#### Written exercise 1
In the entries, change "Untitled" to "Sketch" in the lines from the one containing "Transcribe the sheet" through the one containing "E,2 C, B,, D, E, z2", inclusive, and give those lines again with nothing else altered.

#### Text to read
Studio album by Hellyeah
- Released: April 10, 2007
- Recorded: 2006 – January 2007
- Studio: Chasin Jason Studios (Dalworthington Gardens, Texas)
- Genre: Groove metal alternative metal
- Length: 43:47
- Label: Epic
- Producer: Vinnie Paul; Sterling Winfield; Hellyeah;

Hellyeah chronology
|  | Hellyeah (2007) | Stampede (2010) |

Singles from Hellyeah
- "You Wouldn't Know" Released: February 27, 2007; "Alcohaulin' Ass" Released: October 2, 2007; "Thank You" Released: 2008;

= Hellyeah (album) =

Hellyeah is the debut album by American heavy metal band Hellyeah, featuring various members of Pantera, Mudvayne, Damageplan, and Nothingface. It was released on April 10, 2007.

#### Written exercise 2
Answer these questions using the text about the Hellyeah album.
(a) Which label released the album?
(b) On what date was the single "You Wouldn't Know" released?
(c) In which studio was the album recorded?

#### Material provided

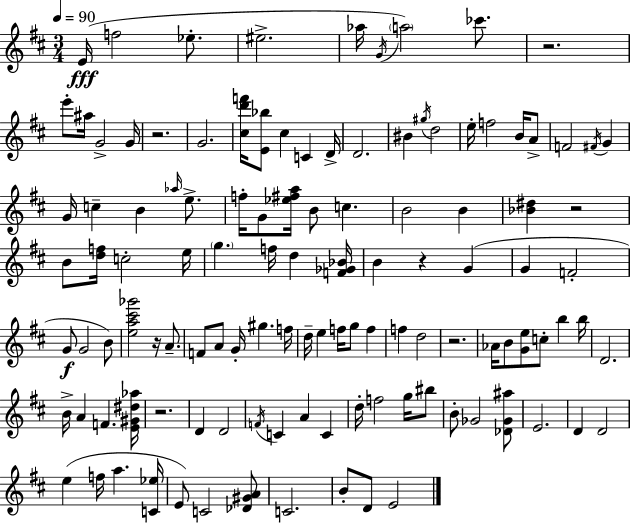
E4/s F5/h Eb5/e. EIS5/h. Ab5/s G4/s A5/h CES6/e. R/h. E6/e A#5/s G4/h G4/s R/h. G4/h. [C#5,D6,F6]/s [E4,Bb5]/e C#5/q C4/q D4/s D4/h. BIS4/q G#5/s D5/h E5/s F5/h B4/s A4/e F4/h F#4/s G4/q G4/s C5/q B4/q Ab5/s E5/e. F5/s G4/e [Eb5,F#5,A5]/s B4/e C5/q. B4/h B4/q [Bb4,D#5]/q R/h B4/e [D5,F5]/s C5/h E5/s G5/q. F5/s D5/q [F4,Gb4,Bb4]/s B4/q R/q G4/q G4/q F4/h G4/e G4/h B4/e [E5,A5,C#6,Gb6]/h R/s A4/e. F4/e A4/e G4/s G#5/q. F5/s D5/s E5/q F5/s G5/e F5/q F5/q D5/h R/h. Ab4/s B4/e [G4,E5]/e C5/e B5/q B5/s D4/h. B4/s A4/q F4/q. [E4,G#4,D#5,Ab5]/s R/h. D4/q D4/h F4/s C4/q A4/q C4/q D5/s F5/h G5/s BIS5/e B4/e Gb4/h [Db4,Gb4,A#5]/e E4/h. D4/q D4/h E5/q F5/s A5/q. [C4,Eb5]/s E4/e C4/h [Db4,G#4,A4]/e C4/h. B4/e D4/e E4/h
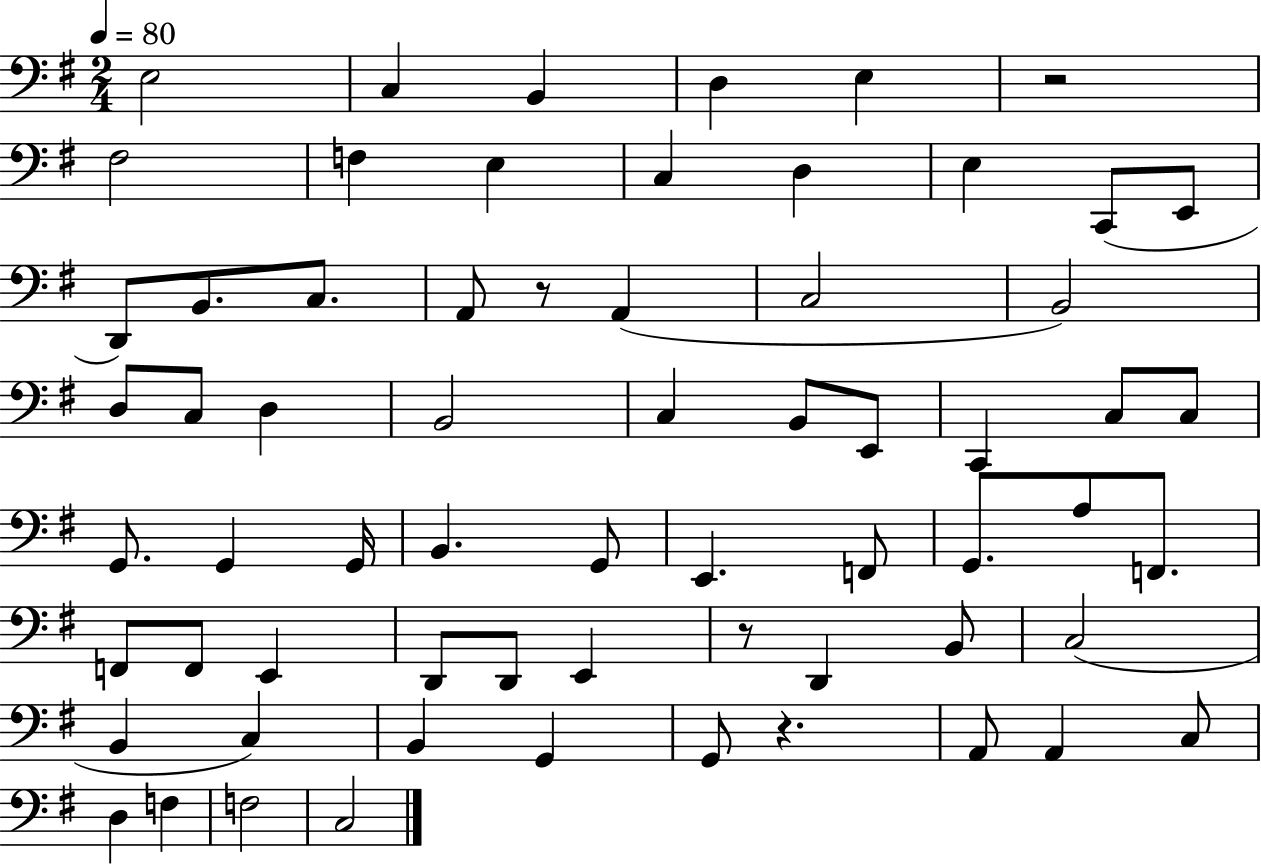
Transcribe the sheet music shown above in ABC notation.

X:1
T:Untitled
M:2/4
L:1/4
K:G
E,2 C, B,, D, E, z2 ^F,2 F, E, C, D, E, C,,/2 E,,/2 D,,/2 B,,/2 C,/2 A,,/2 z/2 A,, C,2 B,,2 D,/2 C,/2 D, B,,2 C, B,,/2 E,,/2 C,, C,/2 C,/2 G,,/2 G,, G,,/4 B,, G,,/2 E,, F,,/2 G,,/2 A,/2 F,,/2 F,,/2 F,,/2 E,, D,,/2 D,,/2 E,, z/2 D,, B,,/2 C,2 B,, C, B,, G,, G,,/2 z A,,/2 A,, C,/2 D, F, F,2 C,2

==

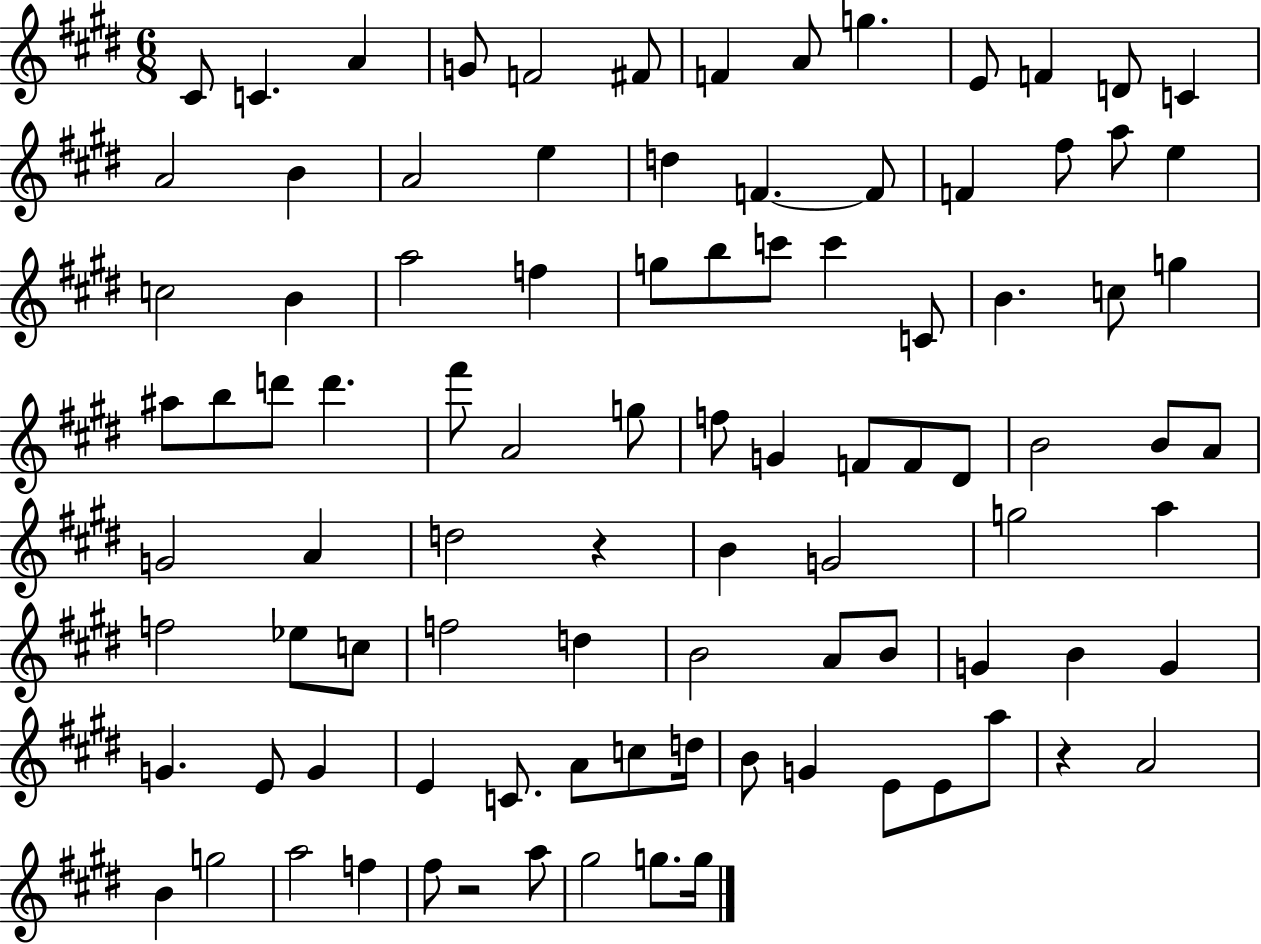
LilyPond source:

#### Correct response 1
Transcribe the sheet music shown above in ABC notation.

X:1
T:Sketch
M:2/4
L:1/4
K:G
E,2 C, B,, D, E, z2 ^F,2 F, E, C, D, E, C,,/2 E,,/2 D,,/2 B,,/2 C,/2 A,,/2 z/2 A,, C,2 B,,2 D,/2 C,/2 D, B,,2 C, B,,/2 E,,/2 C,, C,/2 C,/2 G,,/2 G,, G,,/4 B,, G,,/2 E,, F,,/2 G,,/2 A,/2 F,,/2 F,,/2 F,,/2 E,, D,,/2 D,,/2 E,, z/2 D,, B,,/2 C,2 B,, C, B,, G,, G,,/2 z A,,/2 A,, C,/2 D, F, F,2 C,2

#### Correct response 2
(a) Epic
(b) February 27, 2007
(c) Chasin Jason Studios (Dalworthington Gardens, Texas)